As Hong Kong raged with the worst political violence so far this summer, many of those hitting the streets adopted a new symbol — smiling Guy Fawkes masks.
The face coverings, made popular by the comic book and film “V for Vendetta”, have been embraced by multiple protest movements in recent years, particularly Anonymous hactivists and Occupy Wall Street.
But until recently they had not made much of an appearance at the huge pro-democracy demonstrations currently battering Hong Kong.
That changed on Tuesday when China celebrated 70 years of Communist Party rule with a massive military parade in Beijing.
Protesters in Hong Kong dubbed the celebrations a “Day of Grief”, and took to the streets in huge numbers as battles raged for hours with police.
Many online forums encouraged protesters to wear Guy Fawkes masks.
The masks first appeared in the early 1980s in the cult-hit comic “V for Vendetta” by British writer Alan Moore.
In his book, a masked anarchist takes on an imaginary British fascist government by blowing up the Houses of Parliament — echoing the ultimately unsuccessful actions of the real Fawkes in 1605, who attempted a Catholic rebellion.
A 2005 film based on the comic brought Moore’s character mass appeal.
One man, protesting on Tuesday while wearing the mask, said he took inspiration from the book’s protagonist as demonstrators push communist China for full democratic freedoms.

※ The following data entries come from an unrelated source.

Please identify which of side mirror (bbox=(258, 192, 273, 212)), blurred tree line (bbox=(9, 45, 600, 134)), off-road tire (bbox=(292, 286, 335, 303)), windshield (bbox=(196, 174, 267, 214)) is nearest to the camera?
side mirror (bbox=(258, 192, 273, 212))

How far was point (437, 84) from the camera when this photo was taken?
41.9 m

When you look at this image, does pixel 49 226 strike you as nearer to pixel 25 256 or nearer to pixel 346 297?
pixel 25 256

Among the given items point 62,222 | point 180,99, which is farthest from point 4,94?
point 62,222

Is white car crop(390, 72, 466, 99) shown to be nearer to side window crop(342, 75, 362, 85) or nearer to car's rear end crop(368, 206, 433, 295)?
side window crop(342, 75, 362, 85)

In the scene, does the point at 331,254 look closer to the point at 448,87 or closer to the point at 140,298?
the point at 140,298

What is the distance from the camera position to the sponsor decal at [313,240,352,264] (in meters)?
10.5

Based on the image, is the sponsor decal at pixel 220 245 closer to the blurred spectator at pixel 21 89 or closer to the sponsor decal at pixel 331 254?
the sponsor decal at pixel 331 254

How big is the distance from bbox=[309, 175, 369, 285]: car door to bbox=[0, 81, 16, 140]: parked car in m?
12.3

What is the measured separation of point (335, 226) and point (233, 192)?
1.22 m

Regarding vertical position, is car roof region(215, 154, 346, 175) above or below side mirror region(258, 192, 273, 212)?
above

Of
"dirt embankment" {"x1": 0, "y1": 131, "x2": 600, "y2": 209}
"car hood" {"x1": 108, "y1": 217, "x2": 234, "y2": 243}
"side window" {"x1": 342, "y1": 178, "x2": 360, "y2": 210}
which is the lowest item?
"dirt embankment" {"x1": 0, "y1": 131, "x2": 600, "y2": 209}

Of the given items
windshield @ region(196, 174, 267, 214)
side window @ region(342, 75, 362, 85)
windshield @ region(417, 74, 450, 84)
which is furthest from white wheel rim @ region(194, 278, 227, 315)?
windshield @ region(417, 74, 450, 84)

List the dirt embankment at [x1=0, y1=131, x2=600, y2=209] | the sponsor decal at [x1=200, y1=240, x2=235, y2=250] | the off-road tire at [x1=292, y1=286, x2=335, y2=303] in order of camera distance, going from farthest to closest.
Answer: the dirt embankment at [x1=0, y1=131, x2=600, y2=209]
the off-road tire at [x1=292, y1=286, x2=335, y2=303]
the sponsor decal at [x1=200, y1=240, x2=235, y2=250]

“The character of Vendetta is a symbol of anti-totalitarianism around the world. I believe this vivid character would bring international attention and concern,” he told AFP.
Later that day an 18-year-old demonstrator was shot in the chest as he and a group attacked police officers.
The incident, which police have said was justified, has sparked more protester fury.
At a sit-in outside the teenager’s school on Wednesday, a person delivered a statement condemning police — hiding his face behind a Guy Fawkes mask.
Hours later, protesters held a “Citizen’s Press Conference” in the same district. Two speakers were wearing the masks.